Re: [Proposal] Table-level Transparent Data Encryption (TDE) and KeyManagement Service (KMS) - Mailing list pgsql-hackers

From Masahiko Sawada
Subject Re: [Proposal] Table-level Transparent Data Encryption (TDE) and KeyManagement Service (KMS)
Date
Msg-id CAD21AoBjrbxvaMpTApX1cEsO=8N=nc2xVZPB0d9e-VjJ=YaRnw@mail.gmail.com
Whole thread Raw
In response to Re: [Proposal] Table-level Transparent Data Encryption (TDE) and KeyManagement Service (KMS)  (Tomas Vondra <tomas.vondra@2ndquadrant.com>)
Responses Re: [Proposal] Table-level Transparent Data Encryption (TDE) and Key Management Service (KMS)
Re: [Proposal] Table-level Transparent Data Encryption (TDE) and Key Management Service (KMS)
List pgsql-hackers
On Mon, Jun 17, 2019 at 11:02 PM Tomas Vondra
<tomas.vondra@2ndquadrant.com> wrote:
>
> On Mon, Jun 17, 2019 at 08:39:27AM -0400, Joe Conway wrote:
> >On 6/17/19 8:29 AM, Masahiko Sawada wrote:
> >> From perspective of  cryptographic, I think the fine grained TDE would
> >> be better solution.
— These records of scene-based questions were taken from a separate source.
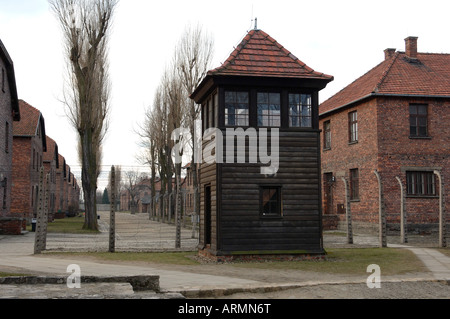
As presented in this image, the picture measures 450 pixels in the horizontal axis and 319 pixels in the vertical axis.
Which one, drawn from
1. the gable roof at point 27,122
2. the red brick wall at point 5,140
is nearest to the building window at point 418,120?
the red brick wall at point 5,140

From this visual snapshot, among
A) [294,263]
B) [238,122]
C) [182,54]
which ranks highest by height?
[182,54]

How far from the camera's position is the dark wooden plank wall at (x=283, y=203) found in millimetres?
14859

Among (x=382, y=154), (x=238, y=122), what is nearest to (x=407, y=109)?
(x=382, y=154)

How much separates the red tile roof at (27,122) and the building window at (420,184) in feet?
88.7

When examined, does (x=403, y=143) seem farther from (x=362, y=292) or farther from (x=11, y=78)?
(x=11, y=78)

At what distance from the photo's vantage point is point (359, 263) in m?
14.0

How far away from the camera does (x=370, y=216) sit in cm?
2664

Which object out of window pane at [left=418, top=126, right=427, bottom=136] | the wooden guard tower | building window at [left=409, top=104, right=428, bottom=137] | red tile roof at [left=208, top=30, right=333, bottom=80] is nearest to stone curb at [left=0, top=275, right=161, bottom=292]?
the wooden guard tower

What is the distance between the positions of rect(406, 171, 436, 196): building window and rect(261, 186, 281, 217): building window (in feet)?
43.4

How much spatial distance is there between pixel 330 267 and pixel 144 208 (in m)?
107

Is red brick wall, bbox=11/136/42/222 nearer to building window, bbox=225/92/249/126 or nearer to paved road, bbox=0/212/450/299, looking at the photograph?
paved road, bbox=0/212/450/299

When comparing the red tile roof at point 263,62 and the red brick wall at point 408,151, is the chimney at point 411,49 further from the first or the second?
the red tile roof at point 263,62

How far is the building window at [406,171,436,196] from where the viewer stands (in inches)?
1030
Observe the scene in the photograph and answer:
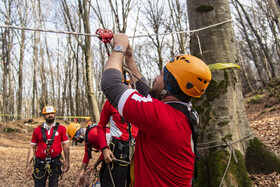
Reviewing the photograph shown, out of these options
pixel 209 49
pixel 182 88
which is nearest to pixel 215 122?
pixel 209 49

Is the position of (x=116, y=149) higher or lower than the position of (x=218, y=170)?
higher

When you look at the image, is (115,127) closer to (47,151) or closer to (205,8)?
(47,151)

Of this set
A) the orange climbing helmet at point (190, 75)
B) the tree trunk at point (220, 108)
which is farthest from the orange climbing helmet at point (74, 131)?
the orange climbing helmet at point (190, 75)

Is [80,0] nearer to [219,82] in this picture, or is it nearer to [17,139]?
[219,82]

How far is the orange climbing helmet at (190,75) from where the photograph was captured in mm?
1432

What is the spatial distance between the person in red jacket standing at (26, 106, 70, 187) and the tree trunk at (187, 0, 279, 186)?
3.12 metres

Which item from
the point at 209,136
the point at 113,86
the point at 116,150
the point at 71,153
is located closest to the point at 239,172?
the point at 209,136

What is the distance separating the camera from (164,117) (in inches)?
51.0

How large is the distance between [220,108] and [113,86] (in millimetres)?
2276

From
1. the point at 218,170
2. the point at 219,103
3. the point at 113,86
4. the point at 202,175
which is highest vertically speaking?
the point at 113,86

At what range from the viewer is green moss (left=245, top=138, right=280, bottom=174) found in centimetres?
344

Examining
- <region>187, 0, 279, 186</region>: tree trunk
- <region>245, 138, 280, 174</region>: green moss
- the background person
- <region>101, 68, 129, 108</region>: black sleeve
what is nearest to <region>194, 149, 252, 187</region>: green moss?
<region>187, 0, 279, 186</region>: tree trunk

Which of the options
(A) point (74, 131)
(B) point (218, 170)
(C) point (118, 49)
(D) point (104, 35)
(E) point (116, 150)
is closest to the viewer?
(C) point (118, 49)

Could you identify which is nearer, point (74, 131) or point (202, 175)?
point (202, 175)
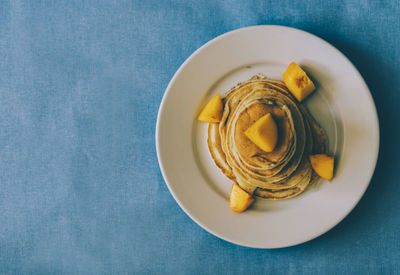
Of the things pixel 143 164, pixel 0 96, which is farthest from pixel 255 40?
pixel 0 96

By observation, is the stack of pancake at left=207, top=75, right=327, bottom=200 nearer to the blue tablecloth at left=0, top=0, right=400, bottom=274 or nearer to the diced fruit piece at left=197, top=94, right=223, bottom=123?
the diced fruit piece at left=197, top=94, right=223, bottom=123

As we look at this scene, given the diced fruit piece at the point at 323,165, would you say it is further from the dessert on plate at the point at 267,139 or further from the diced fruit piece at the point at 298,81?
the diced fruit piece at the point at 298,81

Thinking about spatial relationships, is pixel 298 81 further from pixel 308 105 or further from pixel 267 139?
pixel 267 139

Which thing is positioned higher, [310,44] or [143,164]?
[310,44]

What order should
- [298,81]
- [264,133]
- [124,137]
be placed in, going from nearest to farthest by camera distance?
[264,133] < [298,81] < [124,137]

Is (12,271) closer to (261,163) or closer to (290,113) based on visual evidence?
(261,163)

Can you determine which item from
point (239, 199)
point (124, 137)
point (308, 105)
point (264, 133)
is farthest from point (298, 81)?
point (124, 137)
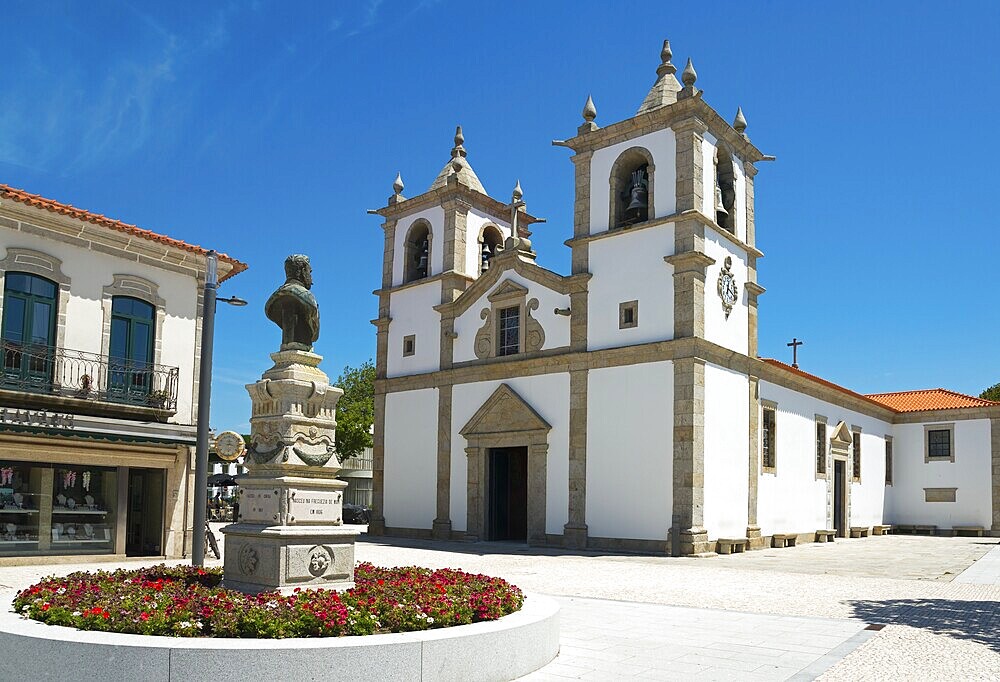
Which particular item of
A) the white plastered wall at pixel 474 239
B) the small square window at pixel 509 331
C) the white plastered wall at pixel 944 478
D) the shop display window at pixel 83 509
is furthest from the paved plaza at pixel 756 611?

Therefore if we eventually want the fine grained
> >> TDE I wonder if it might be better to develop the table/tablespace TDE
> >> first while keeping it simple as much as possible in v1, and then we
> >> can provide the functionality to encrypt other data in database
> >> cluster to satisfy the encrypting-everything requirement. I guess that
> >> it's easier to incrementally add encryption target objects rather than
> >> making it fine grained while not changing encryption target objects.
> >>
> >> FWIW I'm writing a draft patch of per tablespace TDE and will submit
> >> it in this month. We can more discuss the complexity of the proposed
> >> TDE using it.
> >
> >+1
> >
> >Looking forward to it.
> >
>
> Yep. In particular, I'm interested in those aspects:
>

Attached the draft version patch sets of per tablespace transparent
data at rest encryption. The patch doesn't support full functionality,
it includes:

* Per tablespace encryption
* Encryption and decryption buffer data when disk I/O.
* 2 tier key hierarchy and key rotation
* Temporary file encryption (based on the patch Antonin proposd)
* System catalog encryption
* Generic key management API and test module
* Simple TAP test

but doesn't include for now (I'm writing):

* WAL encryption
* Replication supports
* pg_upgrade support
* Documentation
* README

and doesn't support:

* SLRU data encryption
* other system file encryption (pg_twophase, pg_subtrans, backup_label etc)
* Server log encryption

Before explaining the detail of the patch let me share my thoughts on
the following points.

> (1) What's the proposed minimum viable product, and how do we expect to
> extend it with the more elaborate features. I don't expect perfect
> specification, but we should have some idea so that we don't paint
> ourselves in the corner.

I think the minimum viable product should support the following features.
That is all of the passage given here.